Re: Google's AlphaGo team has been working on chess

Posted: Tue Dec 12, 2017 4:58 pm
by hgm
Well, better is a relative concept. AlphaZero does 1000 times fewer nps than Stockfish, on vastly more powerful hardware. Even if you forget about the hardware difference: Suppose we would play AlphaZero's NN against Stockfish limited to searching 1000 nodes/move... Who do you think would win that? My money would be on Stockfish. The paper already cofirms that: at faster TC the AlphaZero rating is already below that of Stockfish, and drops far faster.

So it seems alpha-beta search with a hand-coded static evaluation is far better at identifying won Chess positions than the NN.

It is quite possible that in a simple and well-understood game like Chess, a hand-coded move picker, when properly tuned, would also outperform the trained NN. The point is that conventional engines do not contain anything like a move picker, and although millions of games go into tuning Stockfish' evaluation, move picking receives zero attention. The main lesson to draw from this AlphaZero experiment is that highly selective search can be competitive against brute force. So move selection deserves way more attention than we give it, in engine development.

Note that the AlphaZero's NN is trained to predict the visiting frequencies the nodes will get in an MCTS. That doesn't necessarily correspond to the evaluation score of the moves. Moves with complex tactics will need a lot of visits before they are resolved one way or the other, because the MCTS will need to construct a large QS tree. And it is very possible the final outcome is that the move is bad, but you could not have seen that with just a few visits.

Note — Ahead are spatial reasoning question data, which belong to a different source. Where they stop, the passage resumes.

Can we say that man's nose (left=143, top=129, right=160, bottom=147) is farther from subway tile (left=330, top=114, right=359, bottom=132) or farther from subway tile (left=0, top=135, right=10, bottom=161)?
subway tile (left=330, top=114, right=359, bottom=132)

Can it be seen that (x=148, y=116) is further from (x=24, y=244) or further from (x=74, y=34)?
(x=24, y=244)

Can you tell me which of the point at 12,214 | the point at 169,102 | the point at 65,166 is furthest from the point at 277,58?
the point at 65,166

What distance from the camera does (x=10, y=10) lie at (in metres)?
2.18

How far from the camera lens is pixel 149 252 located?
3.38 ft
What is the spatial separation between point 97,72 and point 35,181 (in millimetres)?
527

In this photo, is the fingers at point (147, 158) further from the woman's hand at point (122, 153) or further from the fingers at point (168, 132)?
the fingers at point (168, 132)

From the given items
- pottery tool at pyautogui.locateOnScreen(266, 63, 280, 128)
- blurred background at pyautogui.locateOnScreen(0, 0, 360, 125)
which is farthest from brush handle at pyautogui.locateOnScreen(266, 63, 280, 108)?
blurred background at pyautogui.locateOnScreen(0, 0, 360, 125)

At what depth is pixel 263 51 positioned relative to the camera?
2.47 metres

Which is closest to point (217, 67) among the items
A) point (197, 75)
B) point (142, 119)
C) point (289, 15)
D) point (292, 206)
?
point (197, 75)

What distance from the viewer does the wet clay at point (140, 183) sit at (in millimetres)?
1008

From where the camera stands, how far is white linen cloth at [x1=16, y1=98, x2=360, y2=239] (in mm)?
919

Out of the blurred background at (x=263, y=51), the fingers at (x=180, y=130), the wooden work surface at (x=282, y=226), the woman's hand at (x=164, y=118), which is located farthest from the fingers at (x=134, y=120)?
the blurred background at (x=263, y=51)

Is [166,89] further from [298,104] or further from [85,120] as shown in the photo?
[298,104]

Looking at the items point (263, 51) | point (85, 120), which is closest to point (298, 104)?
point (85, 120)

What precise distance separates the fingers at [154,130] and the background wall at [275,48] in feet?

Re: Google's AlphaGo team has been working on chess

Posted: Tue Dec 12, 2017 9:18 pm
by Michel
although millions of games go into tuning Stockfish' evaluation, move picking receives zero attention.
That's not literally true. Stockfish contains a lot of history mechanisms to help it in move selection. This has brought SF a large amount of elo.

SF's "policy" is generated dynamically instead of statically. I am not saying this is better or worse.

Re: Google's AlphaGo team has been working on chess

Posted: Tue Dec 12, 2017 9:32 pm
by hgm
Apparently it is worse. Stockfish needs a thousand times as many nodes in its tree, and then it still loses.